In this chapter, we study cohomological properties of compact complex manifolds. In particular, we are concerned with studying the Bott-Chern cohomology, which, in a sense, constitutes a bridge between the de Rham cohomology and the Dolbeault cohomology of a complex manifold.In Sect. 2.1, we recall some definitions and results on the Bott-Chern and Aeppli cohomologies, see, e.g., Schweitzer (Autour de la cohomologie de Bott-Chern, arXiv:0709.3528 [math.AG], 2007), and on the $$\partial \overline{\partial }$$ -Lemma, referring to Deligne et al. (Invent.
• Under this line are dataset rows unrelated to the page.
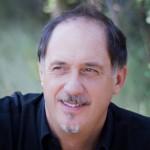 Joel Trefcon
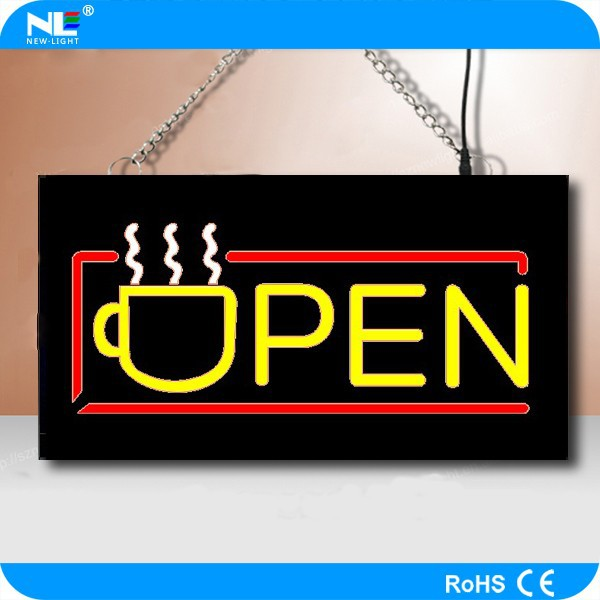 Guangzhou outdoor programable led moving sign for scrolling message & remote control atm led sign
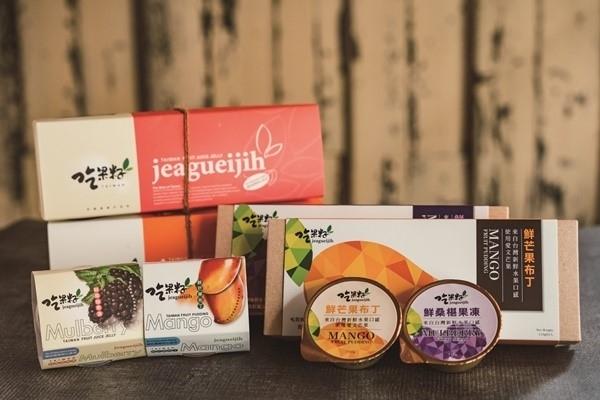 プリンゼリーは、果汁含有量ごとにシリーズ化。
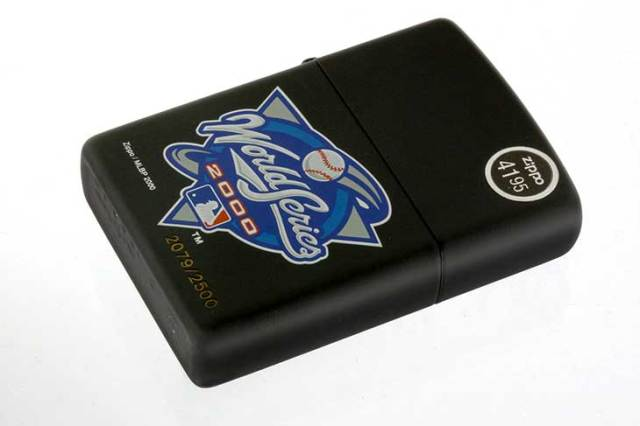 Zippo ジッポー 絶版・2000年製造 MLBP 2000 year World Series No.2079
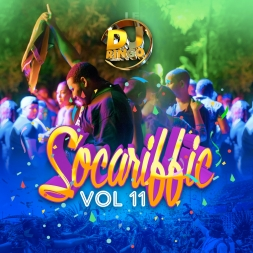DJ Ringo presents Socariffic Vol 11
Math. 29(3):245–274, 1975). In Sect. 2.2, we provide an inequality à la Frölicher for the Bott-Chern cohomology, Theorem 2.13, which also allows to characterize the validity of the $$\partial \overline{\partial }$$ -Lemma in terms of the dimensions of the Bott-Chern cohomology groups, Theorem 2.14; the proof of such inequality is based on two exact sequences, firstly considered by J. Varouchas in (Propriétés cohomologiques d’une classe de variétés analytiques complexes compactes, Séminaire d’analyse P. Lelong-P. Dolbeault-H. Skoda, années 1983/1984, Lecture Notes in Math., vol. 1198, Springer, Berlin, 1986, pp. 233–243). Finally, in Appendix: Cohomological Properties of Generalized Complex Manifolds, we consider how to extend such results to the symplectic and generalized complex contexts.